Die Präsidenten der größten Forschungsorganisationen wenden sich mit einem Papier an die Politik – und sagen doch zu wenig.
ES KOMMT NICHT allzu oft vor, dass sich die Präsidenten der vier großen außeruniversitären Forschungsorganisationen und der Deutsche Forschungsgemeinschaft (DFG) mit einer gemeinsamen Stellungnahme zu Wort melden. Zu gegensätzlich, gelegentlich sogar zuwiderlaufend, sind ihre strategischen Ziele und Machtinteressen. Natürlich gibt es Ausnahmen. Zum Beispiel wenn es ums Geld geht. Genauer: um den gemeinsamen Topf, aus dem Helmholtz, Max-Planck, Leibniz, Fraunhofer und DFG in den vergangenen elf Jahren ihren relativen Wohlstand bezogen haben.

Angezeigte Informationen.
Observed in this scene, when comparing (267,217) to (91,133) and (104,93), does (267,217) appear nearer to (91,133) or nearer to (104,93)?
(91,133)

Aufgabenstellung.
Beantworten Sie die folgenden Fragen zum Dokument über die Stellungnahme der Forschungsorganisationen.
(a) An wen richten sich die Präsidenten laut dem ersten Satz mit ihrem Papier?
(b) Welche fünf Organisationen haben ihren relativen Wohlstand aus dem gemeinsamen Topf bezogen?
(c) Über welchen Zeitraum war das der Fall?

Lösung.
(a) An die Politik.
(b) Helmholtz, Max-Planck, Leibniz, Fraunhofer und die DFG.
(c) In den vergangenen elf Jahren.